Write out all of the entries below word for word.

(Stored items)
--- START ---

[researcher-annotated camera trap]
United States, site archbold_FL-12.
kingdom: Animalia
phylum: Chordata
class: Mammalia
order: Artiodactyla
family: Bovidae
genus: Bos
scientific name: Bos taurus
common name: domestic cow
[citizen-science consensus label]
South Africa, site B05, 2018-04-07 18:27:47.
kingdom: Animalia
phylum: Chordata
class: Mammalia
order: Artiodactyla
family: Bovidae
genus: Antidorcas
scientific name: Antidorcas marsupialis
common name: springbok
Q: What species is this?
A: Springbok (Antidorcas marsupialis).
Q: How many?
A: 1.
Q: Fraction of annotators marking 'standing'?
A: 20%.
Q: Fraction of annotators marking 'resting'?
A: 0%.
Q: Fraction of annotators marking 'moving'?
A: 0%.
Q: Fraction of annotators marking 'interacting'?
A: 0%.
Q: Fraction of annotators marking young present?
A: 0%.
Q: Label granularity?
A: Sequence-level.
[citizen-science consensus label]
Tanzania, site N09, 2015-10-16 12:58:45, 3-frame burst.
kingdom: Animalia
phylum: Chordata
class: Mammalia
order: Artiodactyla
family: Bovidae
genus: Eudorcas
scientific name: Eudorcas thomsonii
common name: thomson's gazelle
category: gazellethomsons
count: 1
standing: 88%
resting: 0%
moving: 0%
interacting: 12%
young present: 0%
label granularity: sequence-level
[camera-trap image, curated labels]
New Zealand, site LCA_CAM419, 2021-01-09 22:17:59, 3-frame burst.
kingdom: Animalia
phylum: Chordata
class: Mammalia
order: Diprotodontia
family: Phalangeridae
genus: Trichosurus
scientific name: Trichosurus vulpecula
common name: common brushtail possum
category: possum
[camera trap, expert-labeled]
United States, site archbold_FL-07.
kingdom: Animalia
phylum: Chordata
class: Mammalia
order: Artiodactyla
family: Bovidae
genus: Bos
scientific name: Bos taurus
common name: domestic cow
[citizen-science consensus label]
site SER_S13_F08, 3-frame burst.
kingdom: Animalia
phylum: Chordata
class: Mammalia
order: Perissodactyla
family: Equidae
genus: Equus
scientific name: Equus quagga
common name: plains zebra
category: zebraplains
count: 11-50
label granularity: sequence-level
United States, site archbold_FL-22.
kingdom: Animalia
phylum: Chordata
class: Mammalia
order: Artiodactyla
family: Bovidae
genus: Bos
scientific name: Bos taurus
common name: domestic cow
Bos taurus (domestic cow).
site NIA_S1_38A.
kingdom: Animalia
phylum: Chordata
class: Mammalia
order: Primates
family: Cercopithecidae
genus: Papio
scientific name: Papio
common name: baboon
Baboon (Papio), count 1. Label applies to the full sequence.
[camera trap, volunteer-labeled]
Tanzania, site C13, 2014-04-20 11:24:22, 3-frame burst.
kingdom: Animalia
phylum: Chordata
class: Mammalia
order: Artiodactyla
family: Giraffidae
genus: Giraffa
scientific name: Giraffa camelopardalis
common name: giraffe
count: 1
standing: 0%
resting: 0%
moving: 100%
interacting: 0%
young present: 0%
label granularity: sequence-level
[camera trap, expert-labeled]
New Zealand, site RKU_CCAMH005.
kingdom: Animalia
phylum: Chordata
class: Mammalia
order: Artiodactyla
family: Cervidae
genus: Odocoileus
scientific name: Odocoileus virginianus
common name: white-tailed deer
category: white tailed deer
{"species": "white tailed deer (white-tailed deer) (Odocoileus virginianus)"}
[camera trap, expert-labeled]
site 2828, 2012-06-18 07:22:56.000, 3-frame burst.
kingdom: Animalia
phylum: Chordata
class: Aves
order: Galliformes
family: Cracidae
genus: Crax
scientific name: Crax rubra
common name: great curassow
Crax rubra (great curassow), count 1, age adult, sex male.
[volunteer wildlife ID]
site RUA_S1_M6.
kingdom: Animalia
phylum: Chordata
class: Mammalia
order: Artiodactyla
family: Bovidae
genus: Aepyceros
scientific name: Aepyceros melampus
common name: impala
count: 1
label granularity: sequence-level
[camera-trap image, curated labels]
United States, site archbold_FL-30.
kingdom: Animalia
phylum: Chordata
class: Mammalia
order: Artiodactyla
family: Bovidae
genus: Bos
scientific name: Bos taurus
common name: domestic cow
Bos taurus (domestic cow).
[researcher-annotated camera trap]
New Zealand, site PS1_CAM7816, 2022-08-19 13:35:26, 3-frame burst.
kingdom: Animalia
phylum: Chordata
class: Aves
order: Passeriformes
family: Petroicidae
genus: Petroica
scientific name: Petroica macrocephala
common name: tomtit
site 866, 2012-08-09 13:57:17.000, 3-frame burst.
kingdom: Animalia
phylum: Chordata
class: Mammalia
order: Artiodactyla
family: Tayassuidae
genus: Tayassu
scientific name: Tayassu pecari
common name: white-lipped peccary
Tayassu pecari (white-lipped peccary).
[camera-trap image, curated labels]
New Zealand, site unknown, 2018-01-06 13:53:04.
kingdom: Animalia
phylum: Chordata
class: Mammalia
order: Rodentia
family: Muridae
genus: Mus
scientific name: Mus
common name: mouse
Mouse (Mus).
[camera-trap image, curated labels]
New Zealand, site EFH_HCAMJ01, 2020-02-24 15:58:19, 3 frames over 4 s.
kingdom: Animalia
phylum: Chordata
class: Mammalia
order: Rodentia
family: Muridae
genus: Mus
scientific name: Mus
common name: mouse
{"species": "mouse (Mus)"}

--- END ---

Written solution
[researcher-annotated camera trap]
United States, site archbold_FL-12.
kingdom: Animalia
phylum: Chordata
class: Mammalia
order: Artiodactyla
family: Bovidae
genus: Bos
scientific name: Bos taurus
common name: domestic cow
[citizen-science consensus label]
South Africa, site B05, 2018-04-07 18:27:47.
kingdom: Animalia
phylum: Chordata
class: Mammalia
order: Artiodactyla
family: Bovidae
genus: Antidorcas
scientific name: Antidorcas marsupialis
common name: springbok
Q: What species is this?
A: Springbok (Antidorcas marsupialis).
Q: How many?
A: 1.
Q: Fraction of annotators marking 'standing'?
A: 20%.
Q: Fraction of annotators marking 'resting'?
A: 0%.
Q: Fraction of annotators marking 'moving'?
A: 0%.
Q: Fraction of annotators marking 'interacting'?
A: 0%.
Q: Fraction of annotators marking young present?
A: 0%.
Q: Label granularity?
A: Sequence-level.
[citizen-science consensus label]
Tanzania, site N09, 2015-10-16 12:58:45, 3-frame burst.
kingdom: Animalia
phylum: Chordata
class: Mammalia
order: Artiodactyla
family: Bovidae
genus: Eudorcas
scientific name: Eudorcas thomsonii
common name: thomson's gazelle
category: gazellethomsons
count: 1
standing: 88%
resting: 0%
moving: 0%
interacting: 12%
young present: 0%
label granularity: sequence-level
[camera-trap image, curated labels]
New Zealand, site LCA_CAM419, 2021-01-09 22:17:59, 3-frame burst.
kingdom: Animalia
phylum: Chordata
class: Mammalia
order: Diprotodontia
family: Phalangeridae
genus: Trichosurus
scientific name: Trichosurus vulpecula
common name: common brushtail possum
category: possum
[camera trap, expert-labeled]
United States, site archbold_FL-07.
kingdom: Animalia
phylum: Chordata
class: Mammalia
order: Artiodactyla
family: Bovidae
genus: Bos
scientific name: Bos taurus
common name: domestic cow
[citizen-science consensus label]
site SER_S13_F08, 3-frame burst.
kingdom: Animalia
phylum: Chordata
class: Mammalia
order: Perissodactyla
family: Equidae
genus: Equus
scientific name: Equus quagga
common name: plains zebra
category: zebraplains
count: 11-50
label granularity: sequence-level
United States, site archbold_FL-22.
kingdom: Animalia
phylum: Chordata
class: Mammalia
order: Artiodactyla
family: Bovidae
genus: Bos
scientific name: Bos taurus
common name: domestic cow
Bos taurus (domestic cow).
site NIA_S1_38A.
kingdom: Animalia
phylum: Chordata
class: Mammalia
order: Primates
family: Cercopithecidae
genus: Papio
scientific name: Papio
common name: baboon
Baboon (Papio), count 1. Label applies to the full sequence.
[camera trap, volunteer-labeled]
Tanzania, site C13, 2014-04-20 11:24:22, 3-frame burst.
kingdom: Animalia
phylum: Chordata
class: Mammalia
order: Artiodactyla
family: Giraffidae
genus: Giraffa
scientific name: Giraffa camelopardalis
common name: giraffe
count: 1
standing: 0%
resting: 0%
moving: 100%
interacting: 0%
young present: 0%
label granularity: sequence-level
[camera trap, expert-labeled]
New Zealand, site RKU_CCAMH005.
kingdom: Animalia
phylum: Chordata
class: Mammalia
order: Artiodactyla
family: Cervidae
genus: Odocoileus
scientific name: Odocoileus virginianus
common name: white-tailed deer
category: white tailed deer
{"species": "white tailed deer (white-tailed deer) (Odocoileus virginianus)"}
[camera trap, expert-labeled]
site 2828, 2012-06-18 07:22:56.000, 3-frame burst.
kingdom: Animalia
phylum: Chordata
class: Aves
order: Galliformes
family: Cracidae
genus: Crax
scientific name: Crax rubra
common name: great curassow
Crax rubra (great curassow), count 1, age adult, sex male.
[volunteer wildlife ID]
site RUA_S1_M6.
kingdom: Animalia
phylum: Chordata
class: Mammalia
order: Artiodactyla
family: Bovidae
genus: Aepyceros
scientific name: Aepyceros melampus
common name: impala
count: 1
label granularity: sequence-level
[camera-trap image, curated labels]
United States, site archbold_FL-30.
kingdom: Animalia
phylum: Chordata
class: Mammalia
order: Artiodactyla
family: Bovidae
genus: Bos
scientific name: Bos taurus
common name: domestic cow
Bos taurus (domestic cow).
[researcher-annotated camera trap]
New Zealand, site PS1_CAM7816, 2022-08-19 13:35:26, 3-frame burst.
kingdom: Animalia
phylum: Chordata
class: Aves
order: Passeriformes
family: Petroicidae
genus: Petroica
scientific name: Petroica macrocephala
common name: tomtit
site 866, 2012-08-09 13:57:17.000, 3-frame burst.
kingdom: Animalia
phylum: Chordata
class: Mammalia
order: Artiodactyla
family: Tayassuidae
genus: Tayassu
scientific name: Tayassu pecari
common name: white-lipped peccary
Tayassu pecari (white-lipped peccary).
[camera-trap image, curated labels]
New Zealand, site unknown, 2018-01-06 13:53:04.
kingdom: Animalia
phylum: Chordata
class: Mammalia
order: Rodentia
family: Muridae
genus: Mus
scientific name: Mus
common name: mouse
Mouse (Mus).
[camera-trap image, curated labels]
New Zealand, site EFH_HCAMJ01, 2020-02-24 15:58:19, 3 frames over 4 s.
kingdom: Animalia
phylum: Chordata
class: Mammalia
order: Rodentia
family: Muridae
genus: Mus
scientific name: Mus
common name: mouse
{"species": "mouse (Mus)"}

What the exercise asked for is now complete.